Tasks -
[a] Answer these from the forum thread about the couple's NHS IVF funding, one answer per line, marked like the questions:
(i) On what basis was the couple's request for an NHS-funded IVF cycle turned down?
(ii) Who did the couple involve in the dispute besides writing letters?
(iii) In BaT's reply, what was worth it?
[b] Carry on the forum thread about the couple's NHS IVF funding, starting right after its last line.

Provided passage -
━━━
# Just gotta share our good news...!!



## TwoBumps (Nov 22, 2007)

We're so happy.......!

Some of you may remember that we requested a NHS funded IVF cycle last year and were turned down on the basis that we're a same-sex couple, despite meeting all the other funding criteria.
Well we've argued with them, written letters, involved our local MP & eventually attended an appointment at the hospital to assess our treatment history so far.

Today we got our reward... the letter arrived that says they WILL fund a cycle as they agree IVF is clinically indicated.
  Woo hoo!!! YAY YAY YAY YAY!!!   

Now we've just got to pray we'll finally get to bring a baby home at the end of it!!

Just had to share our good news with you all!

Lottie & Maz xx


----------



## MummyP (Jan 24, 2007)

Ahhhrrrrr Well done Lottie & Maz, wish you all the luck with your TX  

Mummy P xx


----------



## lesbo_mum (Dec 22, 2008)

Well done guys it wasnt you guys mentioned in the times online was it


----------



## BaT (Oct 16, 2008)

Big CONGRATS to you both.  It was worth the fight!!!


----------



## Pinktink (Dec 17, 2008)

good for you guys xx


----------



## nismat (Mar 7, 2005)

Oh, that's great news! 
Well done you for fighting, and winning


----------



## TwoBumps (Nov 22, 2007)
━━━
Exercise data -
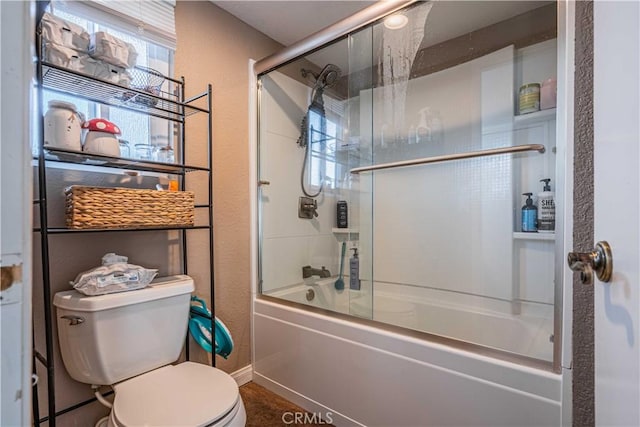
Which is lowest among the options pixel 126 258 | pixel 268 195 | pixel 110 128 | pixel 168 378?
pixel 168 378

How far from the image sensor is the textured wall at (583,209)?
82cm

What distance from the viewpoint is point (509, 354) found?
1.08 m

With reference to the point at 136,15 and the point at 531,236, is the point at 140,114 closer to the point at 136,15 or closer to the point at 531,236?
the point at 136,15

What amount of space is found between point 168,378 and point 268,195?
3.78 feet

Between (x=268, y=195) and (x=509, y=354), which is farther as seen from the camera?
(x=268, y=195)

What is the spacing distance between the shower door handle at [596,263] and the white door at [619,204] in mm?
14

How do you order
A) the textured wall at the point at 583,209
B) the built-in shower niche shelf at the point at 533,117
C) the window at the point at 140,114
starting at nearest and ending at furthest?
the textured wall at the point at 583,209, the window at the point at 140,114, the built-in shower niche shelf at the point at 533,117

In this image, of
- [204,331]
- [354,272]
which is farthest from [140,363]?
[354,272]

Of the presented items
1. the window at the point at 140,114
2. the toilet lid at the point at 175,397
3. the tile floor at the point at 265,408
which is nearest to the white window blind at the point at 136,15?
the window at the point at 140,114

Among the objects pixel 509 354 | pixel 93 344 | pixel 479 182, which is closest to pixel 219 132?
pixel 93 344

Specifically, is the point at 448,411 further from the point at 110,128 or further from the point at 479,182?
the point at 110,128

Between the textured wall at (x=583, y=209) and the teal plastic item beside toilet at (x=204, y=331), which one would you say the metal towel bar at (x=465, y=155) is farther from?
the teal plastic item beside toilet at (x=204, y=331)

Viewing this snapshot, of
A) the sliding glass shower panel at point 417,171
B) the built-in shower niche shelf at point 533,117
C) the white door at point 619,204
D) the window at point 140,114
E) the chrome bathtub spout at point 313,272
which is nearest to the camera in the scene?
the white door at point 619,204

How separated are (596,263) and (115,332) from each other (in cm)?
143
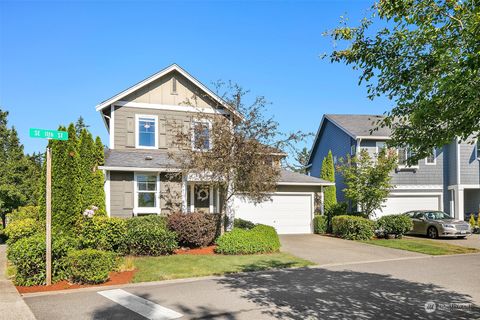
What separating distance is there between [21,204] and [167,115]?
1235 cm

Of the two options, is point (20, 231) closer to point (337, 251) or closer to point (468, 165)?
point (337, 251)

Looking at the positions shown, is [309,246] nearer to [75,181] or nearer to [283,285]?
[283,285]

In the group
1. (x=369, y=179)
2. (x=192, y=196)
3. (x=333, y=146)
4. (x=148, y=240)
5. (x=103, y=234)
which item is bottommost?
(x=148, y=240)

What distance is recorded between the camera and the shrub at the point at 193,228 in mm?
15273

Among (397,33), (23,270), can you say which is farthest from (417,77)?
(23,270)

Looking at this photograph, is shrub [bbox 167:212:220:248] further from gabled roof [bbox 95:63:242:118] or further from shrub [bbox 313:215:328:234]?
shrub [bbox 313:215:328:234]

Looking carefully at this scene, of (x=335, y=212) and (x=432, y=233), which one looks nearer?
(x=432, y=233)

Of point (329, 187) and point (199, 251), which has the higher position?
point (329, 187)

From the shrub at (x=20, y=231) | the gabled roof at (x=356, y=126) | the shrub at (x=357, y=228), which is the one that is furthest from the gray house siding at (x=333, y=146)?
the shrub at (x=20, y=231)

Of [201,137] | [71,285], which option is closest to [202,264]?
[71,285]

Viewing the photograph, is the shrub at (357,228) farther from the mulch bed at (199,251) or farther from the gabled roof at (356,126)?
the mulch bed at (199,251)

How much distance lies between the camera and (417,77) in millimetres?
5922

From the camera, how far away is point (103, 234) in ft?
43.6

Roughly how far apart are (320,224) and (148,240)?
11491mm
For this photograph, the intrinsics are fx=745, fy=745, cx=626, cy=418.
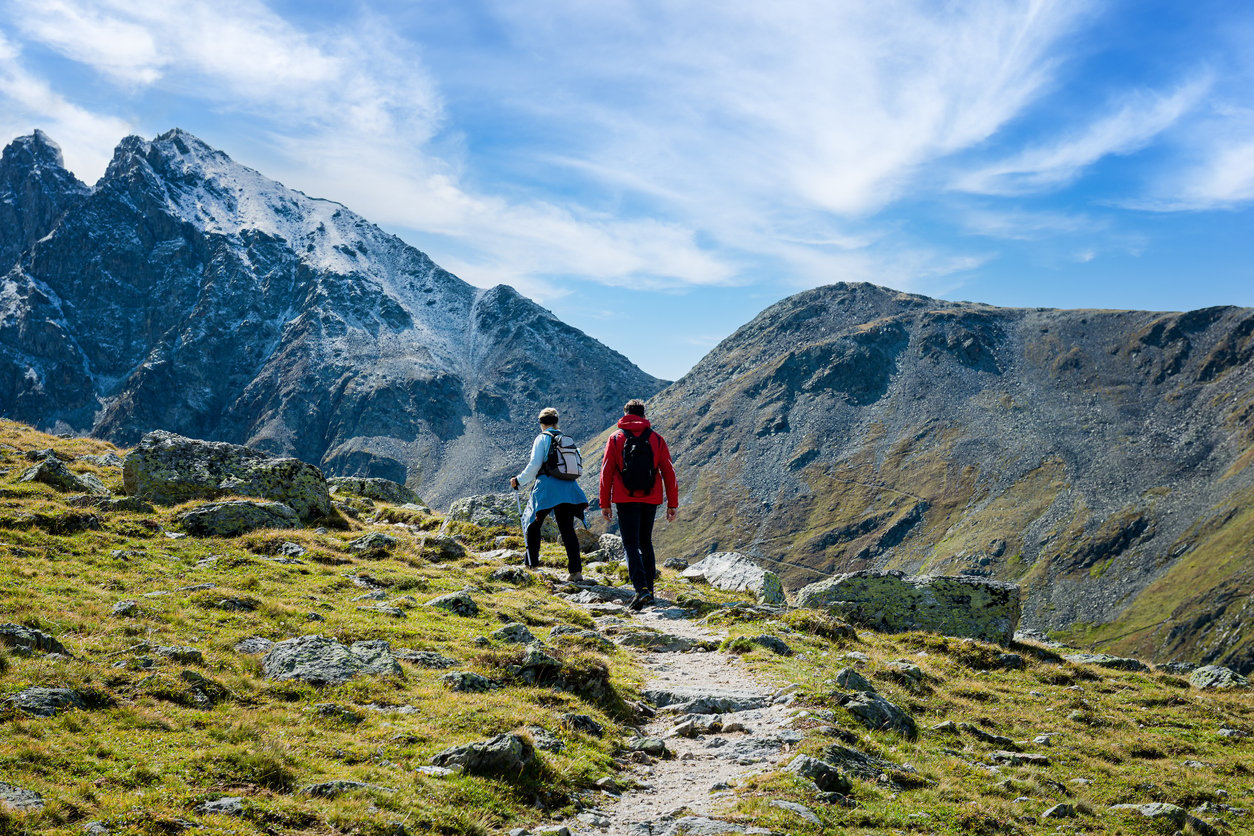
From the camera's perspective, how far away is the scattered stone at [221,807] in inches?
279

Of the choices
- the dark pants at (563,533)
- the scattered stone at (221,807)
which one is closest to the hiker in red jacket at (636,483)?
the dark pants at (563,533)

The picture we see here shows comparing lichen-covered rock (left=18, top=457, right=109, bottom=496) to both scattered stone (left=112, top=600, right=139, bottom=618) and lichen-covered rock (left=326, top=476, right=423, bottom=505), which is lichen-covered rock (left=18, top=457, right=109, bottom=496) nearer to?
scattered stone (left=112, top=600, right=139, bottom=618)

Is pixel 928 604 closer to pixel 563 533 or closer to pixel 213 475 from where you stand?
pixel 563 533

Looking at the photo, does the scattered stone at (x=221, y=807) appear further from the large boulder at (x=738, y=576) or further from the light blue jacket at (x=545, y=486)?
the large boulder at (x=738, y=576)

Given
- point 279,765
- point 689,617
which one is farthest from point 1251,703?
point 279,765

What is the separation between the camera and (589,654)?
1360 centimetres

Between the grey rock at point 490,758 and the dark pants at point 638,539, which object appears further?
the dark pants at point 638,539

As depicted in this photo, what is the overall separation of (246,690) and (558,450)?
11686 millimetres

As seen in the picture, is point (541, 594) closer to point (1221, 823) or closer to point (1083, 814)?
point (1083, 814)

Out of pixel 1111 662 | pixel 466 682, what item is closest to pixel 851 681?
pixel 466 682

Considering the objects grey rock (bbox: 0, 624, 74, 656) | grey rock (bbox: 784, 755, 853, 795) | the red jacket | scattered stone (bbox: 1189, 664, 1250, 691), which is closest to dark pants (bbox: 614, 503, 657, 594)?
the red jacket

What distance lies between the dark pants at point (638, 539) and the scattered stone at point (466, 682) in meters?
7.60

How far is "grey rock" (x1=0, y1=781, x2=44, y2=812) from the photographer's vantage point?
6.44 meters

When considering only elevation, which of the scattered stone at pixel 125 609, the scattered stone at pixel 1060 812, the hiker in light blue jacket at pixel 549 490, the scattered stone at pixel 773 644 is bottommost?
the scattered stone at pixel 1060 812
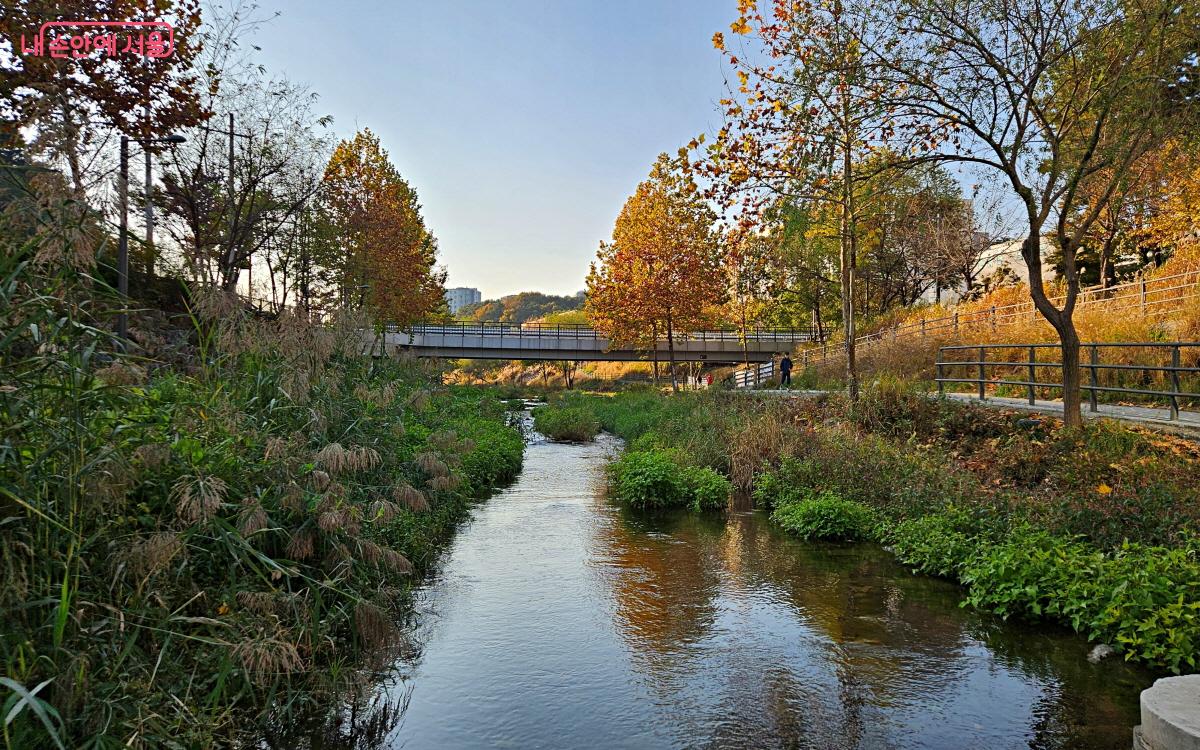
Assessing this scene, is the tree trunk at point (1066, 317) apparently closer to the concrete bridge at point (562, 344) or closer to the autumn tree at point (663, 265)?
the autumn tree at point (663, 265)

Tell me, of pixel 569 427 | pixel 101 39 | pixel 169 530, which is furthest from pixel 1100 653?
━━━
Written answers -
[a]
(i) On the basis that they are a same-sex couple.
(ii) Their local MP.
(iii) The fight.

[b]
Ha ha, no we're not the famous ones. Coincidence though!! I had a look at the article u mentioned, it's certainly good news for us women in same sex relationships but PCT's will still try to decline funding on other grounds. For us, they started off by saying they don't fund same sex couples, then changed it to say it was because we didn't have a diagnosis. The problem for lesbians is that it's very difficult to get a diagnosis of unexplained infertility due to the requirement to have not achieved pregnancy following two years of unprotected intercourse. However, should be good news for those with a recognised condition. Ultimately we asked for our previous treatments to be taken into consideration and after two years of private treatment they agreed we would benefit from a funded cycle. We've spent £13-14k on treatment so far so its been an expensive way of proving it!
Still, we're not complaining and we're thrilled to have finally been given access to a funded cycle.


----------



## nismat (Mar 7, 2005)

Have you been given any idea when you're likely to actually be able to get the funded cycle?


----------



## whisks (Feb 10, 2009)

lottiemaz

thats brilliant news, i hope you can get started soon 

whisks x


----------



## TwoBumps (Nov 22, 2007)

The ball's rolling already! I've got the day 2 blood tests booked for Thurs (day 1 will be 2mrw... unless a miracle has occurred with this month's home insem!) and a day 3 pelvic ultrasound scan is booked for Friday. Once the results are back we book an appointment with the consultant & I guess we'll get the plan then. 
We'd still like to use our KD so we'll need to wait for his results (even though he just had the tests done in May, we don't have any of his sperm in quarantine) so I think that'll take 6 months. In the 2 years since we joined the NHS private waiting list we've actually now made it to the top of the donor sperm list, but as long as our KD is prepared to be part of the IVF process we'll (impatiently) wait for his results!!
We're in a merry shock... this is all happening so quickly!!

Lottie x


----------



## Pinktink (Dec 17, 2008)

you have more patience than us - I'd already be picking donors from a catalogue -   

I guess it's different for us as we don't want to have a known donor or donor involvement... are you planning for your child to know your donor?

x


----------



## TwoBumps (Nov 22, 2007)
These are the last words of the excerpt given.